An outbreak of Lassa fever has led to the death of 41 people in Nigeria leading the government to offer free treatment and enforce other emergency measures for curtailing further spread. 

The first case was reported in the country’s Bauchi state in November 2015. The disease has now spread to nine other states – Nassarawa, Niger, Taraba, Kano, Rivers, Edo, Plateau, Gombe and Oyo – with more than 80 cases reported. However, no travel restriction to the affected states has been imposed.

While the World Health Organization (WHO) reports an overall case-fatality rate of 1 per cent, the current mortality rate in Nigeria is 43.2 per cent, as per a press release from the Health Ministry.

Lassa fever is an acute viral haemorrhagic illness, endemic to West Africa. The incubation period for the disease is 6-21 days with symptoms like fever, vomiting and bleeding of the mouth.
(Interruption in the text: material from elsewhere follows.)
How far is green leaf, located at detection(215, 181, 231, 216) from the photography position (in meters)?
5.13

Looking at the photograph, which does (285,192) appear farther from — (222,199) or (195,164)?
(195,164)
The virus is transmitted from food or household items contaminated with rodent urine or faeces. The disease may also spread due to close contact with infected person/s via bodily fluids.

In an attempt to prevent the spread of the disease, the government has made available ribavirin, antiviral for Lassa and deployed rapid action teams.

“Nigeria has the capability to diagnose Lassa fever. All the cases reported so far were confirmed by our laboratories. However, due to the non-specific nature of Lassa fever symptoms and varied presentations, clinical diagnosis is often difficult and delayed, especially in the early course of the disease outbreak,” said the country’s Health Minister Isaac Adewole.

The last outbreak of the disease in Nigeria took place in 2012, when 112 deaths were reported out of 1,723 recorded cases.